CONSIGNE 1
D'après l'article sur l'entre-deux-tours de la présidentielle, combien d'électeurs le FN a-t-il gagnés depuis 2015 ?

EXTRAIT DU TEXTE

****************************************

« Moi, mercredi, je regarde le match ! » Le chauffeur de taxi G7 qui file sur le périphérique parisien le dit sans hésiter. « Je n’irai pas voter dimanche ! Choisir entre Le Pen et Macron ? Mais, on nous prend pour des clowns », dit-il. Mercredi, il écoutera donc le match de demi-finale Juventus-Monaco au lieu de regarder le débat. Et dimanche, il prendra sa fin de semaine de trois jours.
Et il n’est pas le seul. À Paris, cet entre-deux tours n’a rien à voir avec celui d’il y a 15 ans. Le 21 avril 2002, l’irruption de Jean-Marie Le Pen au second tour de la présidentielle avait créé une véritable commotion. Les appels à voter pour Jacques Chirac et à battre le président du Front national avaient été immédiats et unanimes. Et ils avaient été suivis comme un seul homme. Un président élu avec 82 % des voix, on n’avait pas vu ça depuis l’Union soviétique !
Rien à voir avec la cacophonie d’aujourd’hui. Depuis une semaine, les appels à faire « barrage » à Marine Le Pen peinent à convaincre des portions significatives de l’électorat, tant chez les électeurs de François Fillon que du côté de Jean-Luc Mélenchon, qui, contrairement aux premiers, refuse de donner une consigne de vote. Le désordre est tel à gauche et à droite que rien ne permet d’avoir une idée claire du nombre d’électeurs qui préféreront s’abstenir ou voter blanc. Les derniers sondages laissent entrevoir, pour l’instant, une légère progression de la candidate FN (de 40 % à 42 %), qui mène une campagne très offensive.
Toute la semaine, c’est elle qui a donné le ton, forçant d’ailleurs son adversaire à bouleverser ses plans. Alors qu’il prévoyait de poser en président et en chef des armées, voilà le candidat d’En marche ! obligé d’aller rencontrer les ouvriers mis à pied par Whirlpool à Amiens et des associations de jeunes à Sarcelles, en banlieue de Paris. Bref, de faire campagne. Depuis cinq jours, ce sont les déplacements de Marine Le Pen dans un marché du Nord-Pas-de-Calais ou chez les pêcheurs du Grau-du-Roi qui ont ouvert le journal télévisé. Tout cela en dépit de la polémique entourant Jean-François Jalkh qui devait remplacer Marine Le Pen à la direction du FN, mais qui a dû se retirer à cause d’une universitaire qui l’accuse d’avoir mis en cause l’utilisation du Zyklon B dans les chambres à gaz.
Pour les experts, le contexte de cet entre-deux tours est radicalement différent de celui de 2002 puisque la majorité des Français ne se reconnaissent ni dans la candidature de Marine Le Pen ni dans celle d’Emmanuel Macron. « Ce résultat est une caricature, dit Dominique Reynié, directeur de l’institut Fondapol. C’est un scénario de science-fiction. » Si le politologue admet que l’exploit d’Emmanuel Macron, élu hors des partis traditionnels, est exceptionnel, il constate que son résultat du premier tour est historiquement bas dans un contexte où près d’un Français sur deux a enregistré un vote de protestation. Le FN a en effet gagné 1,6 million d’électeurs depuis 2015. Et contrairement à 2002, il le fait cette fois avec une abstention relativement faible.

****************************************

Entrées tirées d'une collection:
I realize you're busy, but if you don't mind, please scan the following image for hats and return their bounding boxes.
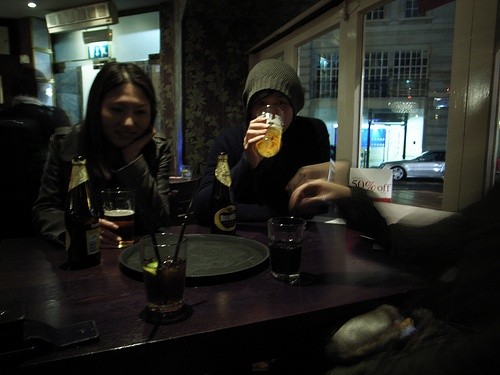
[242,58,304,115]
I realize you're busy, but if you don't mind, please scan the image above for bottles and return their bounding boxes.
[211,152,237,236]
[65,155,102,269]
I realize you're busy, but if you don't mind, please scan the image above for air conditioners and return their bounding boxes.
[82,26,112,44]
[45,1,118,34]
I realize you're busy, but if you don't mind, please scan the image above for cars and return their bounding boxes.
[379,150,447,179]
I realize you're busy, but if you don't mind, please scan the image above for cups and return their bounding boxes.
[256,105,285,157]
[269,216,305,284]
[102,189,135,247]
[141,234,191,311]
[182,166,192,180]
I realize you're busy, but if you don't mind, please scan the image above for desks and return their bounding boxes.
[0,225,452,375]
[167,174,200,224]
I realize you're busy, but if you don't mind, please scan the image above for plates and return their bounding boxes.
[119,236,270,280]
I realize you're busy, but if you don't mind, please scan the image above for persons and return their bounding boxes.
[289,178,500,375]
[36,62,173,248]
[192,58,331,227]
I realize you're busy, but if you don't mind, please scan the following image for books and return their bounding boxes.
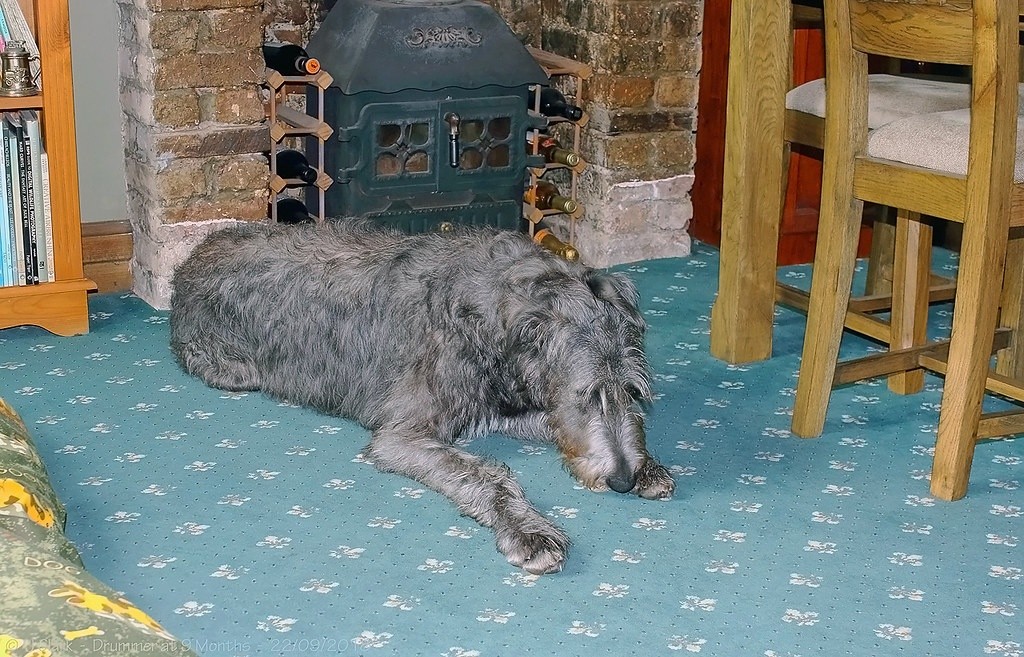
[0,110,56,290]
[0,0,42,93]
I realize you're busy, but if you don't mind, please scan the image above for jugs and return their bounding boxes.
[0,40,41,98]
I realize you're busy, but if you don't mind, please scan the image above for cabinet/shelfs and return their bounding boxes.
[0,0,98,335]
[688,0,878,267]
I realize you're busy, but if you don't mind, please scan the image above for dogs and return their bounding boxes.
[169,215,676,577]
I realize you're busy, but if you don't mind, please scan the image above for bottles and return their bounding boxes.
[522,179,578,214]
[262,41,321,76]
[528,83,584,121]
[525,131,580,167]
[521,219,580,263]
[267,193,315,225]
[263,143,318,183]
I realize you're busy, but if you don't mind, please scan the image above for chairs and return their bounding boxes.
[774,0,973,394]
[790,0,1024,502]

****************************************

CONSIGNE 2
Recopiez mot pour mot les lignes de la collection, en commençant par celle qui contient « cabinet/shelfs and return their bounding boxes. » et en terminant par la dernière ligne de la collection, ces deux lignes comprises.

RÉPONSE 1
Le FN a gagné 1,6 million d'électeurs depuis 2015.

RÉPONSE 2
I realize you're busy, but if you don't mind, please scan the image above for cabinet/shelfs and return their bounding boxes.
[0,0,98,335]
[688,0,878,267]
I realize you're busy, but if you don't mind, please scan the image above for dogs and return their bounding boxes.
[169,215,676,577]
I realize you're busy, but if you don't mind, please scan the image above for bottles and return their bounding boxes.
[522,179,578,214]
[262,41,321,76]
[528,83,584,121]
[525,131,580,167]
[521,219,580,263]
[267,193,315,225]
[263,143,318,183]
I realize you're busy, but if you don't mind, please scan the image above for chairs and return their bounding boxes.
[774,0,973,394]
[790,0,1024,502]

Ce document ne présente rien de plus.